**EXCERPT**
━━━━━━━━━━━━━━━━━━━━

Roanoke Times Copyright (c) 1995, Landmark Communications, Inc. DATE: MONDAY, June 14, 1993 TAG: 9308250341 SECTION: EXTRA PAGE: 2 EDITION: METRO SOURCE: FRAZIER MOORE ASSOCIATED PRESS DATELINE: NEW YORK LENGTH: Medium
Make no mistake, ``Silverlake Life: The View from Here'' isn't always a pretty one. For two hours, you watch a video diary of two men afflicted with AIDS.
But this extraordinary film, airing Tuesday at 10 p.m. (on WBRA-Channel 15), is much more than a cinematic death knell.
Let filmmaker Peter Friedman explain.
``For many people who know about it but haven't seen it,'' he says, ``this film seems to exist solely as a difficult film about how horrible it is to have AIDS. I'm not interested in downplaying that, but the film is not a lurid piece of sensationalism, or a grueling experience to go through.
It's something else, and people tell me it's worth it.''
Worth it and then some, as the Grand Jury Prize at this year's Sundance Film Festival suggests. And a worthy choice to launch the sixth season of ``P.O.V.'' (as in ``point of view''), a weekly series that will bring to television this summer a dozen independently produced nonfiction films.
Here's the ``Silverlake'' back story: Friedman, now 34, studied at Massachusetts' Hampshire College with filmmaker Tom Joslin. The young man became his protege, and remained friends with both Joslin and his companion Mark Massi even after the couple moved across the country to the Los Angeles neighborhood of Silver Lake.
``Spiritually and aesthetically, they were like my gay parents,'' Friedman says.
Joslin's Super VHS camcorder had always been part of the household, and even after he and Massi were diagnosed with AIDS, he continued to record their day-to-day life.
Joslin didn't live to finish his final project, but 40 hours of footage that survived him became the raw material Friedman spent more than a year transforming into ``Silverlake Life.''
The finished product is a heart-rending film. How could it not be, chronicling the loss of a loved one and the end of a 22-year love affair? But there is no sentimentalizing here. Remarkably few tears. Precious little rage. Only trace elements of bitterness and self-pity. And a noble measure of wry humor, and even hope.
Overall, the tone is not morbid, but matter-of-fact, as when a wistful Joslin reflects, ``I'm not much of a participant in life anymore. I'm a distant viewer, just watching it all pass by, knowing that I'm not going to have that much longer to keep my eye on the prize.''
A few weeks later - 19 minutes in film time - the 43-year-old Joslin is dead. (Massi would die a year later, in July 1991.)

━━━━━━━━━━━━━━━━━━━━

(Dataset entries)
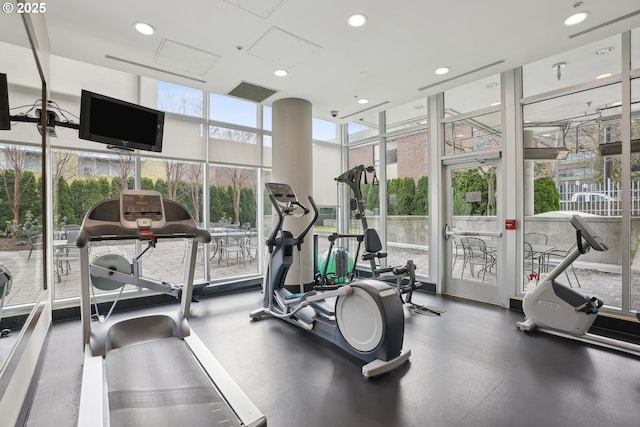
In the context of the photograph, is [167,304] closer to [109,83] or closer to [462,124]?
A: [109,83]

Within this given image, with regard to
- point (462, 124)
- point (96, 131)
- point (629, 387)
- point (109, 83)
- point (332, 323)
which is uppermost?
point (109, 83)

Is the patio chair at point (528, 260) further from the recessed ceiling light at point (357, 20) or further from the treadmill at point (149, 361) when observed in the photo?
the treadmill at point (149, 361)

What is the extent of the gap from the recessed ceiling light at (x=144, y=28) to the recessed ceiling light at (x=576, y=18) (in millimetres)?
4289

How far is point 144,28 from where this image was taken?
3.23m

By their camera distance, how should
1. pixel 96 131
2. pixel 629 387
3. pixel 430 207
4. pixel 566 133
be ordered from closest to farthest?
pixel 629 387
pixel 96 131
pixel 566 133
pixel 430 207

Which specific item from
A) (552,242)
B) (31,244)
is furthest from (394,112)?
(31,244)

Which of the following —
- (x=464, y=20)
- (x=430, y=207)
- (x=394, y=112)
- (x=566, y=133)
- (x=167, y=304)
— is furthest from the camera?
(x=394, y=112)

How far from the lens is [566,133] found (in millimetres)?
4219

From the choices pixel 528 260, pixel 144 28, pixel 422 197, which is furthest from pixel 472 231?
pixel 144 28

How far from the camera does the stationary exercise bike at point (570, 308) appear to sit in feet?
10.3

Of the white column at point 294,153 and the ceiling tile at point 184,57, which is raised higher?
the ceiling tile at point 184,57

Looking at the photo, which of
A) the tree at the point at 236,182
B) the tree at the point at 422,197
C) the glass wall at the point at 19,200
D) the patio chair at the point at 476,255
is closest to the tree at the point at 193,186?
the tree at the point at 236,182

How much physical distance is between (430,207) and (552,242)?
1.82 meters

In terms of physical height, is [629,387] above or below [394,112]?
below
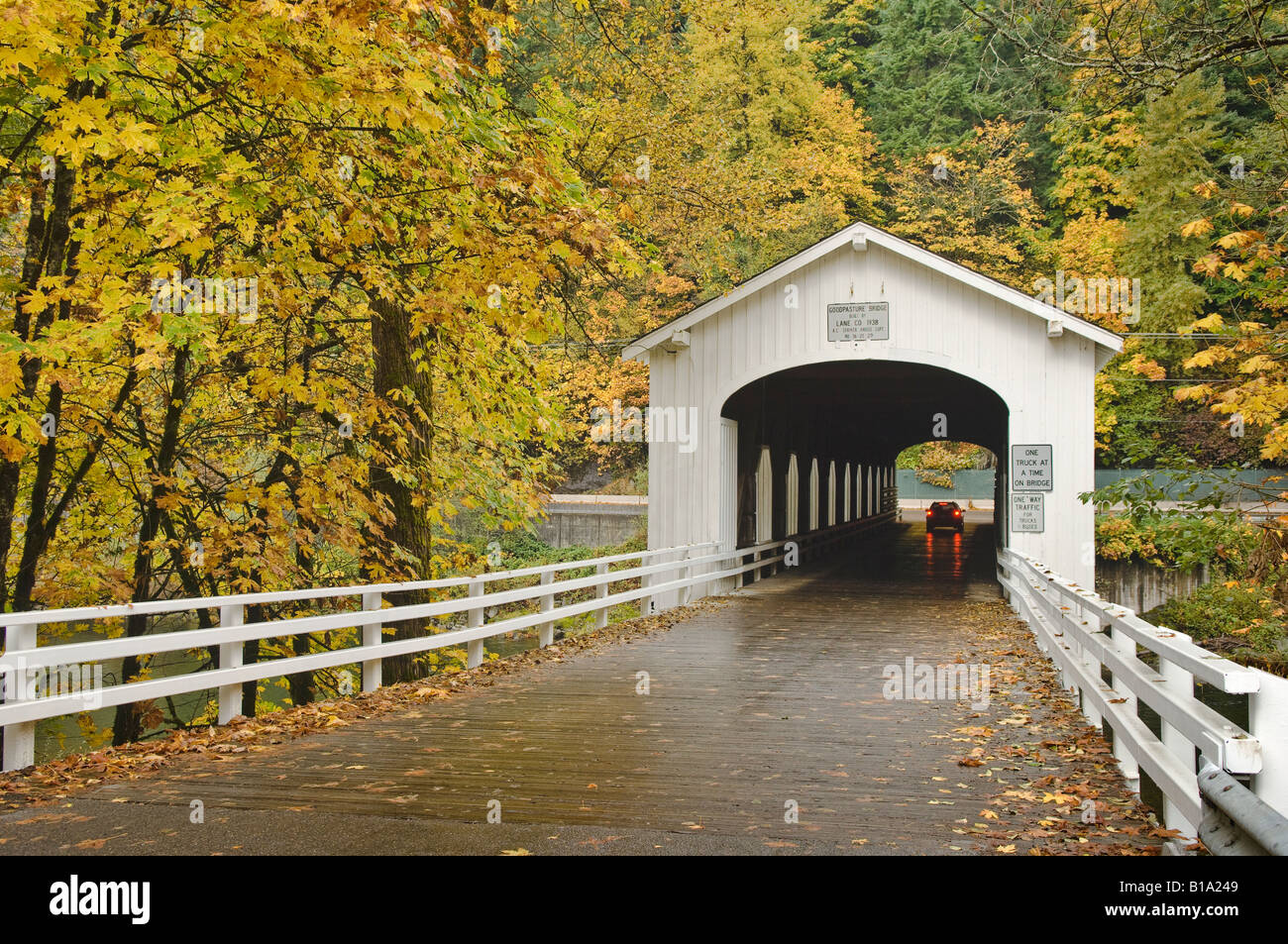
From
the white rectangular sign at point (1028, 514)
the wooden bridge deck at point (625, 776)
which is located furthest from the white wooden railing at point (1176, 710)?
the white rectangular sign at point (1028, 514)

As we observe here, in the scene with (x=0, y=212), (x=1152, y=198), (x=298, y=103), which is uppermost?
(x=1152, y=198)

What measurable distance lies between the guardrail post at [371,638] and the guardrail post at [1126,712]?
5.94m

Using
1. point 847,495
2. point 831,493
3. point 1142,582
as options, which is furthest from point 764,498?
point 847,495

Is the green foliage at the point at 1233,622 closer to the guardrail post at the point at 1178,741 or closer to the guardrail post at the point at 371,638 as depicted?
the guardrail post at the point at 371,638

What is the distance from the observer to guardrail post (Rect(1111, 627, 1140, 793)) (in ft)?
20.5

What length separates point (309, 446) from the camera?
11.9 meters

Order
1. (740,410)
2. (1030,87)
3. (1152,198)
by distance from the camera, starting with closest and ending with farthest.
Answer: (1030,87) < (740,410) < (1152,198)

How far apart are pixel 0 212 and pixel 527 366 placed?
5368 millimetres

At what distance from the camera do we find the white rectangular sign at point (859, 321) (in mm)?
18375

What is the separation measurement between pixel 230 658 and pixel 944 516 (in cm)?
3890

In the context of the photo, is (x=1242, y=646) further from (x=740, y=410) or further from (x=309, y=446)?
(x=309, y=446)

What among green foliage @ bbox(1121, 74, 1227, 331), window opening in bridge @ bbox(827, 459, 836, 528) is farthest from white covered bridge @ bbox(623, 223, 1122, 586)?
green foliage @ bbox(1121, 74, 1227, 331)

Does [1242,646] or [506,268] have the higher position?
[506,268]
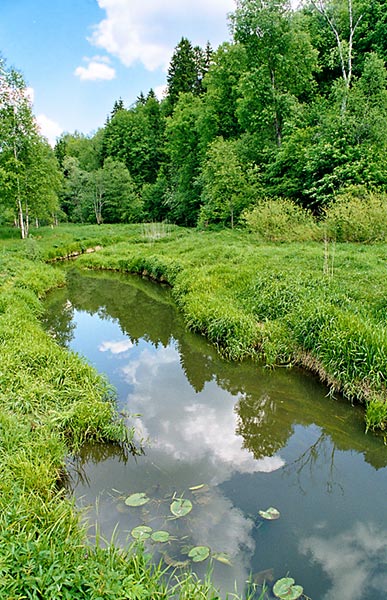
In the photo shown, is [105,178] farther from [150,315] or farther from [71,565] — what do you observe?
[71,565]

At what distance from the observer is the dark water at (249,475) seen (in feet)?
12.3

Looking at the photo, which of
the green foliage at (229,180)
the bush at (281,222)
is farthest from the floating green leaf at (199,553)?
the green foliage at (229,180)

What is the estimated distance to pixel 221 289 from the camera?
1170 cm

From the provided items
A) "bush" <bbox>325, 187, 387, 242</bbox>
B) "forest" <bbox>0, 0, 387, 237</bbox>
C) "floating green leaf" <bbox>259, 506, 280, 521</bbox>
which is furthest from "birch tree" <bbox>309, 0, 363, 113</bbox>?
"floating green leaf" <bbox>259, 506, 280, 521</bbox>

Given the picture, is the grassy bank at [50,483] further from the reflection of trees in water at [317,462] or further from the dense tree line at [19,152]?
the dense tree line at [19,152]

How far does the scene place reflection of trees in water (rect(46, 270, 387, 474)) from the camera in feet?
18.6

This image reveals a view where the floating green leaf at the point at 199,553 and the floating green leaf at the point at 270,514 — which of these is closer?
the floating green leaf at the point at 199,553

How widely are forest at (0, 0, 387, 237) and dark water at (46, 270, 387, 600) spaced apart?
33.6 feet

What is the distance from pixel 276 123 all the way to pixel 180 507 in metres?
24.3

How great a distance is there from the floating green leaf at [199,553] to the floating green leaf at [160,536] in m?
0.29

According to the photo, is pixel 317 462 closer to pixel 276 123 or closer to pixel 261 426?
pixel 261 426

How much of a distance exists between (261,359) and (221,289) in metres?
3.72

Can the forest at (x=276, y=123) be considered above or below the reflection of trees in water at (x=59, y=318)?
above

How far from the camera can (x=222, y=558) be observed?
3.74 m
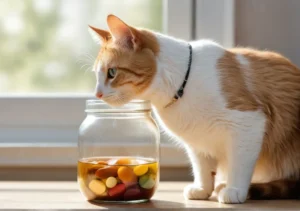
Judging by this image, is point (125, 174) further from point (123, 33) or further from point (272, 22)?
point (272, 22)

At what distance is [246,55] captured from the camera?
142cm

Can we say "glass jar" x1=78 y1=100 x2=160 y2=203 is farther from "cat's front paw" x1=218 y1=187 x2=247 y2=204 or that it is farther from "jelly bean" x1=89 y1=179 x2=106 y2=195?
"cat's front paw" x1=218 y1=187 x2=247 y2=204

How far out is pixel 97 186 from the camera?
4.20 feet

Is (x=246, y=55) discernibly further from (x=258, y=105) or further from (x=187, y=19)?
(x=187, y=19)

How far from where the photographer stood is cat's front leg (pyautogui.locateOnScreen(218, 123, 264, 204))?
4.24 ft

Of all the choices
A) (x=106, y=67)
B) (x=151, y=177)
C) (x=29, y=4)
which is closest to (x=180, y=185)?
(x=151, y=177)

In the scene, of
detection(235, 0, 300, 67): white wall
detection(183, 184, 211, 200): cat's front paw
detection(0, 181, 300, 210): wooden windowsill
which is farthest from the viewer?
detection(235, 0, 300, 67): white wall

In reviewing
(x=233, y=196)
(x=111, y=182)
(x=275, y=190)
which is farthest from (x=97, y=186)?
(x=275, y=190)

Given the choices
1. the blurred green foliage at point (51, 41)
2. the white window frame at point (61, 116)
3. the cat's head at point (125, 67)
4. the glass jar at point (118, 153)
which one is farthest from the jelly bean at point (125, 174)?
the blurred green foliage at point (51, 41)

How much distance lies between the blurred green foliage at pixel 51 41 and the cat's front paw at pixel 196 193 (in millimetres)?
579

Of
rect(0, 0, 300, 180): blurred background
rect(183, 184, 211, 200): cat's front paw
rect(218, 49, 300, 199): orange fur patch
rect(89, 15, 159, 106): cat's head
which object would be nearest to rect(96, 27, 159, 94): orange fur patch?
rect(89, 15, 159, 106): cat's head

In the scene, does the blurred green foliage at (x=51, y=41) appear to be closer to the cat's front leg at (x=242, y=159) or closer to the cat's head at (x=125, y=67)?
the cat's head at (x=125, y=67)

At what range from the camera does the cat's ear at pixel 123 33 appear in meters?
1.27

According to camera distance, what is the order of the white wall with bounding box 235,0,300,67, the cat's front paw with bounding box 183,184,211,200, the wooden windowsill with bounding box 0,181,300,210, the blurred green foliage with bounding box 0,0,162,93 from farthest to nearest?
the blurred green foliage with bounding box 0,0,162,93 → the white wall with bounding box 235,0,300,67 → the cat's front paw with bounding box 183,184,211,200 → the wooden windowsill with bounding box 0,181,300,210
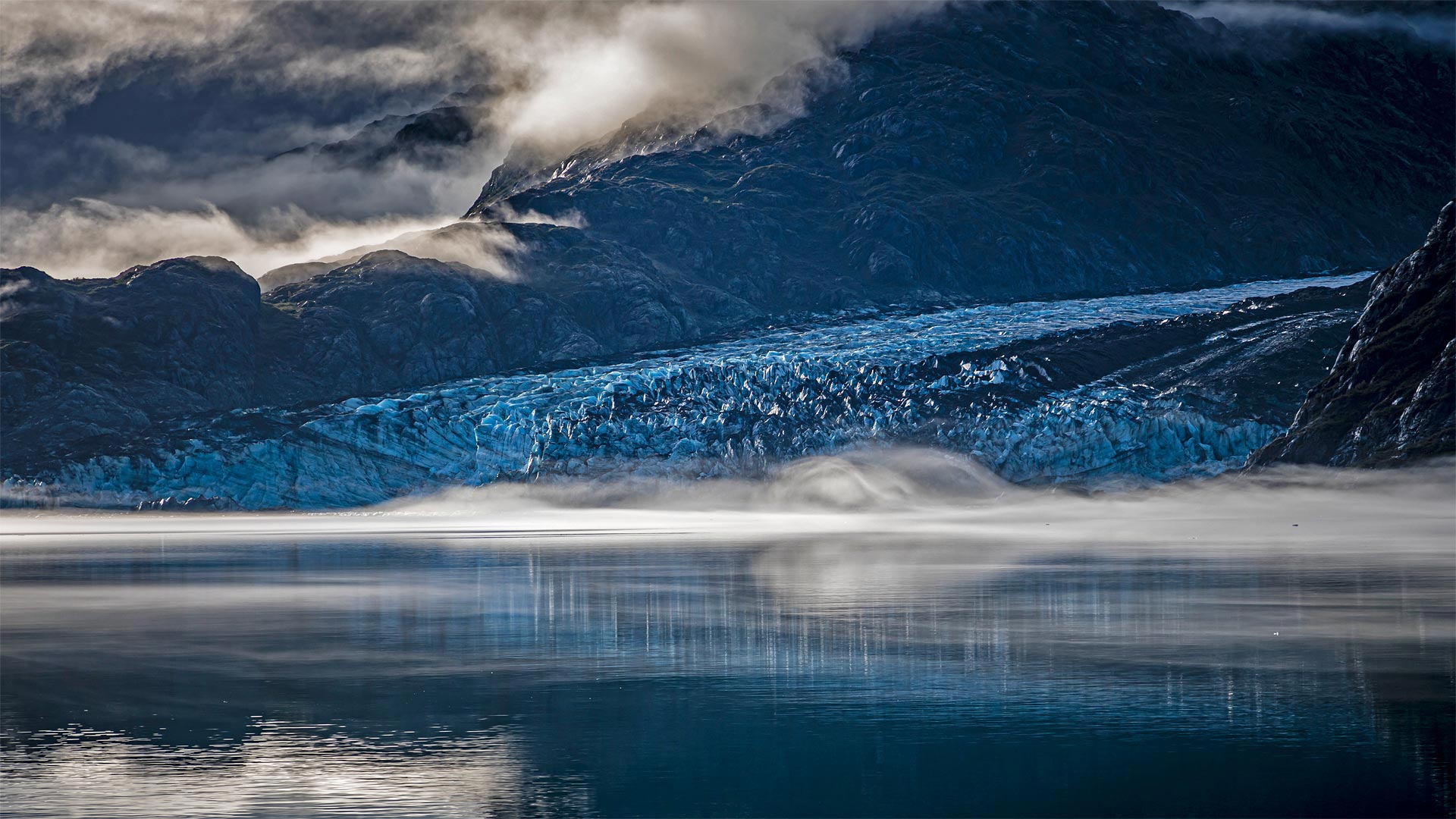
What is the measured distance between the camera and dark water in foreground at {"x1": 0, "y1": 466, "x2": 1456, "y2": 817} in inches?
934

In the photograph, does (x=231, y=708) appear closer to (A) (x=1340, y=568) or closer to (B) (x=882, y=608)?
(B) (x=882, y=608)

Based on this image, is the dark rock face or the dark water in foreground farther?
the dark rock face

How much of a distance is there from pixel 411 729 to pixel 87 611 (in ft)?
88.4

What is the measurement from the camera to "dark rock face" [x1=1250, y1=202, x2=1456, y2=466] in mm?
148500

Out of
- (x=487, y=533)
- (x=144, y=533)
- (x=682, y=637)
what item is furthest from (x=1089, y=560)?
(x=144, y=533)

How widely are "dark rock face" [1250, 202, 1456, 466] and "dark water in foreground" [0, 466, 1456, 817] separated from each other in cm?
9368

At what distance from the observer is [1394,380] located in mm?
160500

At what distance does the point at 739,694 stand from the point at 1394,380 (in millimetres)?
145617

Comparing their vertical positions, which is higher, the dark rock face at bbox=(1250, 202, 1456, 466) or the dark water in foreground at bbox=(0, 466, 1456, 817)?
the dark rock face at bbox=(1250, 202, 1456, 466)

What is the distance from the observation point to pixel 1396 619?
43.3m

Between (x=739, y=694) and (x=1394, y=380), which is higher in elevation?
(x=1394, y=380)

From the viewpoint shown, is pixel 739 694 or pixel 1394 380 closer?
pixel 739 694

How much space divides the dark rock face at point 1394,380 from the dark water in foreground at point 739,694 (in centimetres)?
9368

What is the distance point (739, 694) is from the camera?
32094 millimetres
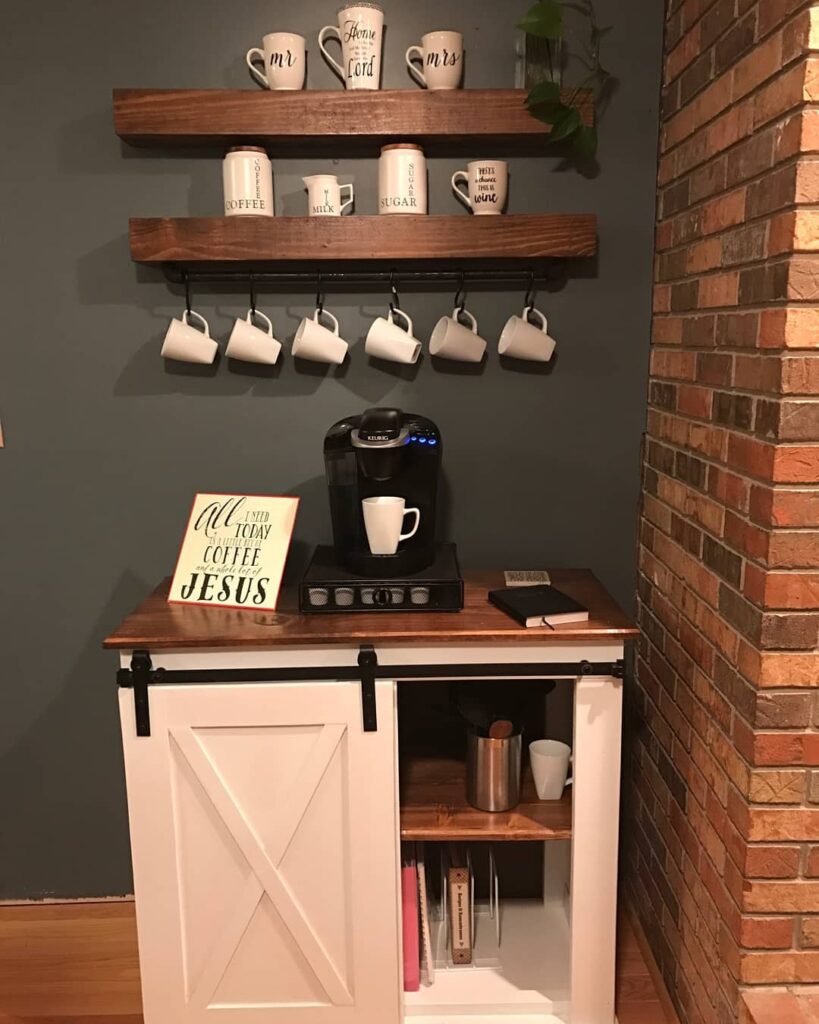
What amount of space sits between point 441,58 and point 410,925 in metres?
1.76

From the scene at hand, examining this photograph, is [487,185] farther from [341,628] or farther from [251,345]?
[341,628]

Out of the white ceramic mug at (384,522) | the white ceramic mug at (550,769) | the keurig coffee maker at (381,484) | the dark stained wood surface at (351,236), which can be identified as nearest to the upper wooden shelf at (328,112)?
the dark stained wood surface at (351,236)

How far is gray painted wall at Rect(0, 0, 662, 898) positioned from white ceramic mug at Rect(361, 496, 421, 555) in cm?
34

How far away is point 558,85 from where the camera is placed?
1.78 metres

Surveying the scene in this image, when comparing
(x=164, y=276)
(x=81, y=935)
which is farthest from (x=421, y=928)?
(x=164, y=276)

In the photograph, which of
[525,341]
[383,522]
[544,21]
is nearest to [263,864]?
[383,522]

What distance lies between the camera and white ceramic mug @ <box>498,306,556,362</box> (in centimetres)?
192

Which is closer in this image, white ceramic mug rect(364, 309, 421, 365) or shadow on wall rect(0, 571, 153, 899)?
white ceramic mug rect(364, 309, 421, 365)

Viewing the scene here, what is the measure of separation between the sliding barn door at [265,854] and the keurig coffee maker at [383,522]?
18 cm

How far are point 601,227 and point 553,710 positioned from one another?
109cm

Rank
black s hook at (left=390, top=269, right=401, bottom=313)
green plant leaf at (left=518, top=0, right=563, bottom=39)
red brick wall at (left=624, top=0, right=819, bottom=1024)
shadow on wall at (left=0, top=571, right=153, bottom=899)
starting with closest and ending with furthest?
red brick wall at (left=624, top=0, right=819, bottom=1024), green plant leaf at (left=518, top=0, right=563, bottom=39), black s hook at (left=390, top=269, right=401, bottom=313), shadow on wall at (left=0, top=571, right=153, bottom=899)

━━━━━━━━━━━━━━━━━━━━

**EXERCISES**
[a] According to the review, what award did "Silverlake Life: The View from Here" win at this year's Sundance Film Festival?
[b] Return the passage of the review starting at "It's something else, and" and ending at "parents,'' Friedman says.".
[c] How would you condense the review's paragraph beginning "The finished product is a heart-rending film" into a short bulleted list of its main points?
The data have no connection to the review.

**ANSWERS GIVEN**
[a] The Grand Jury Prize.

[b]
It's something else, and people tell me it's worth it.''
Worth it and then some, as the Grand Jury Prize at this year's Sundance Film Festival suggests. And a worthy choice to launch the sixth season of ``P.O.V.'' (as in ``point of view''), a weekly series that will bring to television this summer a dozen independently produced nonfiction films.
Here's the ``Silverlake'' back story: Friedman, now 34, studied at Massachusetts' Hampshire College with filmmaker Tom Joslin. The young man became his protege, and remained friends with both Joslin and his companion Mark Massi even after the couple moved across the country to the Los Angeles neighborhood of Silver Lake.
``Spiritually and aesthetically, they were like my gay parents,'' Friedman says.

[c]
- The film is heart-rending, chronicling the loss of a loved one and the end of a 22-year love affair.
- It does not sentimentalize: there are few tears, little rage, and only traces of bitterness and self-pity.
- It carries a noble measure of wry humor and even hope.